Tracey Emin on Getting Older With Her Art
By Andrew Goldman
A fellow Young British Artist, Damien Hirst, saw the prices of his work plummet recently. How’s the market for yours?
My work rarely comes up in secondary market, so it means that my prices stay low. But I’ll tell you about my contemporaries — if I sold every single thing in my whole show, it is still not as much as one painting of my male contemporaries.
Does this frustrate you?
It depends. It’s the status quo. The only reason that a Louise Bourgeois just sold for $10 million and not $40 million is because she’s a woman. Cindy Sherman is one of the highest-selling female artists, but compared to her male contemporary Jeff Koons? Men peak at their career between 40 and 50. Women, at 50, are on a plateau with their careers, but later they ascend. Twenty-five years ago you could just go and buy a Frida Kahlo for 10 or 15 grand. Now you can’t.
Many of the new works you’re showing at the Lehmann Maupin gallery now are your “Lonely Chair drawings,” self-portraits with your legs splayed, a recurring subject in your work.
I wish I didn’t want to do splayed-leg pictures anymore, but I can’t help myself. When I was younger, it was more about the sexual action, whereas now it definitely isn’t. They’re not opening. They’re closing. This is about getting old and understanding the way of the world.
Old? You’re about to turn 50. Isn’t 50 the new 30 or something like that?
Who’s saying that? When you’re 20 or 30, looking ahead, you see these benchmarks for relationships, career, ambition, sexuality, and they went off into infinity. When you get to 50, you look at what’s ahead of you, and there’s an end. It goes into a nothingness, a void.
This doesn’t sound like a welcome birthday.
It’s a reality. I’m not dreading it. I’m just saying here it comes, and I better be prepared.

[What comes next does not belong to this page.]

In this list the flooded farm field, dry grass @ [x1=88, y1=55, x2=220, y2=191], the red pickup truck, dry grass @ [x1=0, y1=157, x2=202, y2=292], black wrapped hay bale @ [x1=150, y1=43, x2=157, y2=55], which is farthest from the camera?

The piece that made you famous, “Everyone I Have Ever Slept With 1963-1995,” was a tent with names embroidered inside. Eventually, you resolved that you would no longer identify friends or family members in your work. Were these two things related?
The tent got me into a bit of trouble. I never said that everyone had sex with me; maybe we slept on a plane or on a sofa. There were 102 names, and out of those 102, I only had sex with 32. The tent wasn’t about sex, the tent was about intimacy on all levels. Only the people who went into the tent realized that.
So then why was there trouble?
A couple of them had affairs with me on the side. My argument then was “You shouldn’t have slept with me then, should you?” That’s the way it goes.
Charles Saatchi owns your famous piece “My Bed,” an unmade bed with the detritus of a bad few months of depression in 1998. How does the bed get installed when it travels?
I install it. Everything is in sealed containers, and it’s all labeled, like a crime scene. I did it in Frankfurt last year. I hadn’t seen it since 2008. I was thinking, with the cigarettes, that’s so weird because I don’t smoke anymore. I haven’t had sex for years, and there’s this condom. God, there’s a tampon, and I haven’t had a period for years. There’s my ex-boyfriend’s marijuana, I would never be with anyone who smokes marijuana now; there’s a whiskey bottle, and I don’t drink spirits. I get inside and pull the covers over me and then fold them back to look natural. I can actually smell the past. When I touched the condoms, I thought, Oh, I really loved that person who wore that condom. It’s a strange feeling, a good feeling. This ghost of me was still there.
Damien Hirst’s shark in formaldehyde had to be restored because it was rotting. Have you had any similar problems with the bed?
The bed mustn’t be in strong lights, otherwise the stains on the sheets will fade. The condoms are disintegrating. Charles Saatchi said, “Can you not make some more?” And I said: “No, of course I can’t make any more. You want me to fake it?” I really don’t know what we’re going to do.